Provided passage:
[Start of section]
In some implementations, the key structure of the initial database and the long term database is configured to ensure that query access to both the initial database and the long term database remains responsive even in situations where there is a burdensome amount of data in the initial database and/or the long term database or where there is a significant rate of ingestion that would affect database performance. In one embodiment, the range of values used for a timestamp-based key in the initial database is a custom range that is based on the combination of a timestamp and a device ID (for example of the sensor capturing the data stream). Using custom ranges based on device ID is useful at least in part because it allows a separate querying computing entity to pull all device data from a specific device by omitting the timestamp (e.g., such as in the pulls done by the long term database where often a significant amount of data may have been collected over the course of a/an hour, day, week, month, year, or period of years), or over specific time ranges by specifying individual timestamps or timestamp ranges. Specifying a specific timestamp or timestamp range in query or other data retrieval significantly narrows the search space within the data storage infrastructure, allowing for rapid pulls without a significant amount of processing time or processing power required by the computing devices providing and/or interacting with the data storage infrastructure.
In some embodiments, the data arriving at the initial database is somewhat uniform in data size, for example when receiving a data stream of sensor data from a set of sensors. Generally, sensor type data is 8-32 bytes per datum. For example, the received data may be floating point values with timestamps or other similarly short-form data. In some implementations, the data received by the initial database is similar across the different providers of data of a given type. For example, across different sensors providing the same type of data. More specifically, monitoring sensors of a given type will in general provide data in the same format, and generally the provided data will be of short-form to make regular reporting to the initial database efficient.
Additionally, sensor data (or any other suitable data) can be received in a suitable file format to be stored in the data storage infrastructure. Sensor data or other suitable timeseries data can be received in a suitable format that can represent a series of sampled values. For example, data can be received in a proprietary binary or delimited text format, a timeseries file format (such as .mef, .mefd.gz, .edf, .tdms, .lay, .dat, or .nex), or any other suitable file format (such as .e, .continuous, .spikes, .events, .nev, .nsl, ,settings, ,data, ,index, .mat, or .m).
[End of section]
Work required:
Answer these about the provided passage:
1. A timestamp-based key range in the initial database is based on a timestamp combined with what?
2. How many bytes per datum is sensor type data generally?
3. According to the passage, what format is listed first among the ways data can be received?
The lines below the passage have no part in any of this.

Provided data:
[Start of section]
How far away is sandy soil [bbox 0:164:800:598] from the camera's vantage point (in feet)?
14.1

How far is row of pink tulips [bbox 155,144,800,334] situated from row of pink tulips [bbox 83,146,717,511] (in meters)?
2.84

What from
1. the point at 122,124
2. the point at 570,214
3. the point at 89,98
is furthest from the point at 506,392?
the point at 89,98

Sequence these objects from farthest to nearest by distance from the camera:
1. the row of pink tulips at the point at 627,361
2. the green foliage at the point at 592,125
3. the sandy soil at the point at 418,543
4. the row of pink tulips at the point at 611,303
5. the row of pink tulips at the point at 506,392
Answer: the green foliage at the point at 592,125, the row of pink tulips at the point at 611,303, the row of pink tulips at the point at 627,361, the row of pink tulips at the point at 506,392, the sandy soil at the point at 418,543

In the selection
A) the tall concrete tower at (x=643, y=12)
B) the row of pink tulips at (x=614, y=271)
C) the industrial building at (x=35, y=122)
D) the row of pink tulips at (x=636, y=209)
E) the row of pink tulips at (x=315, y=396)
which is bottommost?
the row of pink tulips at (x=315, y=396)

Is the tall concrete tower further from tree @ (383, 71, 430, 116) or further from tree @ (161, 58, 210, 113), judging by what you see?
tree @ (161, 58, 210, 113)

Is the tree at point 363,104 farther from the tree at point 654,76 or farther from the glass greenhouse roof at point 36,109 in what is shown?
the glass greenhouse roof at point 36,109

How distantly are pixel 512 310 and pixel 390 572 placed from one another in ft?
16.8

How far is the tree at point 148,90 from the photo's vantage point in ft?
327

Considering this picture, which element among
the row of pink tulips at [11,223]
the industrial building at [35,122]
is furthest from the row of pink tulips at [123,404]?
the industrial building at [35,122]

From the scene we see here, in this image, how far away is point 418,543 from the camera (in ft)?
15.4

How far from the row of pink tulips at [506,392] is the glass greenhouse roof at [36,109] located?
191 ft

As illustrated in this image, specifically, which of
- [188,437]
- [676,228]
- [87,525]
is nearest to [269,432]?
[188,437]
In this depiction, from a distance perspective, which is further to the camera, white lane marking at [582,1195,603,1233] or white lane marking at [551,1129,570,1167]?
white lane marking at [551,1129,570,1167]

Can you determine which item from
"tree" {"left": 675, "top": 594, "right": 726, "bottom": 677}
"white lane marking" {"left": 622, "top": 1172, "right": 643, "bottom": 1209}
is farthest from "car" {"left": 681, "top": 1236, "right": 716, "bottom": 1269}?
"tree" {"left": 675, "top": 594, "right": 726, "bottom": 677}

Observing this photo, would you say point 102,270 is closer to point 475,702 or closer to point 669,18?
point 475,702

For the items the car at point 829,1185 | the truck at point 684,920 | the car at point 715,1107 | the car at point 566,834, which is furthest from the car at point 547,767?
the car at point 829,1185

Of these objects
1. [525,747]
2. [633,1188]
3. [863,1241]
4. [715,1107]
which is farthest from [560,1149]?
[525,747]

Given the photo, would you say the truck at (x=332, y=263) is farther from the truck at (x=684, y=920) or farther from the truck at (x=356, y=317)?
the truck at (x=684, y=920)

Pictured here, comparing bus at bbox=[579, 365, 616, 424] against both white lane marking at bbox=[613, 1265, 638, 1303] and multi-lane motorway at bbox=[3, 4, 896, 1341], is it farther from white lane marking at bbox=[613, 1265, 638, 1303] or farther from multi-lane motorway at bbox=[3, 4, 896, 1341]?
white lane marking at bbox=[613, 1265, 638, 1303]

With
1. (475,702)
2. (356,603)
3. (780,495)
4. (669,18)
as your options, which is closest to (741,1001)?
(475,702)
[End of section]
Exercise result:
1. A device ID
2. 8-32 bytes
3. A proprietary binary or delimited text format